An airplane is flying on a bearing of 285 degrees at 480 mph. A wind is blowing with the bearing 265 degrees at 30?

a. find the component from of the velocity of the airplane
b. find the actual speed and direction of the airplane

485 sin 75 degrees
-485 cos 75 degrees (in 4 th quadrant)
30 sin -20 degrees
-30 cos -20 degrees
Then, added them for component form.

Here is what I got, but it is not correct....I'm really not sure how to start the problem and finish it with the actual speed and direction.

1 answer

First, planes fly on headings, not bearings.
Second, winds are usually indicated by where they are blowing from, but I'll assume your wind is indeed blowing roughly westward.

285° is measured clockwise from due north, which is 90°. So, it is in QII. Due west is a heading of 270°, so it is 15° north of west.

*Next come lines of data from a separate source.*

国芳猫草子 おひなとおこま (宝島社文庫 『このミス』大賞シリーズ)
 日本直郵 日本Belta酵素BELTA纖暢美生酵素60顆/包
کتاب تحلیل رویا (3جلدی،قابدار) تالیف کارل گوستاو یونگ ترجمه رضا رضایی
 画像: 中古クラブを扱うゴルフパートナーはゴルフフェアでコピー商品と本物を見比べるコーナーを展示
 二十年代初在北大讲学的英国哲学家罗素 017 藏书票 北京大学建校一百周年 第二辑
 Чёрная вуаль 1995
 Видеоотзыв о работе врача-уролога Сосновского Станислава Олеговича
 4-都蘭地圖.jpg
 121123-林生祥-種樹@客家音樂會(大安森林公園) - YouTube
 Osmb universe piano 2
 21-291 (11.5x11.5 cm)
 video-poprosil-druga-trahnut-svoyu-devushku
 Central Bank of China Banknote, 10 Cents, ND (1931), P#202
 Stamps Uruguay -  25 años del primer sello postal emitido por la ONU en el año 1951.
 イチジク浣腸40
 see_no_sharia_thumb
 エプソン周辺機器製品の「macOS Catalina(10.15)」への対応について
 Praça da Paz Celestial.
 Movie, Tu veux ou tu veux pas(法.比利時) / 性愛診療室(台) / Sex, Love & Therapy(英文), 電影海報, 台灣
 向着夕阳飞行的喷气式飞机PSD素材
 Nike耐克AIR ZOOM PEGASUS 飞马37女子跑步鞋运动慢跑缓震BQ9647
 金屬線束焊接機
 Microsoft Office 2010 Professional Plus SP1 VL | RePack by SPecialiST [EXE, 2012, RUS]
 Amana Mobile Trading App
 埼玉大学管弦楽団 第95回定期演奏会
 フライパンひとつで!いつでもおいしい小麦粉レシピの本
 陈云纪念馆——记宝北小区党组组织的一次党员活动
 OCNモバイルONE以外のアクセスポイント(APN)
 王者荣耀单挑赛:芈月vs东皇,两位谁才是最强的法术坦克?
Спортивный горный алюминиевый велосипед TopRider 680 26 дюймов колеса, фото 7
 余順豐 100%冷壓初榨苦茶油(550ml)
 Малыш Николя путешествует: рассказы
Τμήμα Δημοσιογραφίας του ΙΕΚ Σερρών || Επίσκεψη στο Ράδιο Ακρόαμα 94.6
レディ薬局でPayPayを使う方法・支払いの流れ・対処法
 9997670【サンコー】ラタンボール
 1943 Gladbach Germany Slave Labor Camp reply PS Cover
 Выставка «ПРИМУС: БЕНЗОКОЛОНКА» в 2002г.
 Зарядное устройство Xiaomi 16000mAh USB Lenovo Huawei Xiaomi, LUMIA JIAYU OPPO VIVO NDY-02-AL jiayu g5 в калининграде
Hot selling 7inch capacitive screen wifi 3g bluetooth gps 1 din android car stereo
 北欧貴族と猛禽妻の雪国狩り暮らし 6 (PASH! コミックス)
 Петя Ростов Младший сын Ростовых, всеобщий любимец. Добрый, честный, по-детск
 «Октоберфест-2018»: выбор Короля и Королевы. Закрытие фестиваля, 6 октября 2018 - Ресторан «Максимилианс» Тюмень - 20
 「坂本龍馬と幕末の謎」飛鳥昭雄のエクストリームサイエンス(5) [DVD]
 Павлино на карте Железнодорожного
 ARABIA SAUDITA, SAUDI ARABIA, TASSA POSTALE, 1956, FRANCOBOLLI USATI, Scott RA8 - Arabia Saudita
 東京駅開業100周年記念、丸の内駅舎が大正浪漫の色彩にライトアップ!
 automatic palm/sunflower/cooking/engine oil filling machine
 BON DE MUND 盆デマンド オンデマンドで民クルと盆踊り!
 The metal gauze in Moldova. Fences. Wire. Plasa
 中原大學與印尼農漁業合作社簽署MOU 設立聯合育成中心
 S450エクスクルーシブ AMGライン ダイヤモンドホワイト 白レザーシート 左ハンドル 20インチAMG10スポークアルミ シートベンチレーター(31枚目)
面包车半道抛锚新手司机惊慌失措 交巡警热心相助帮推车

480@285° = <480cos285°,480sin285°> = <-480cos15°,480sin15°>
30@265° = <30cos265°,30sin265°> = <-30cos5°,-30sin5°>

To find the actual speed and direction of the plane, convert the values to decimal values, add the components, and then use the Pythagorean theorem to find the speed, and then figure the angle (tanθ=y/x). That θ is measured counterclockwise from the x-axis, so you need to convert that to actual course heading.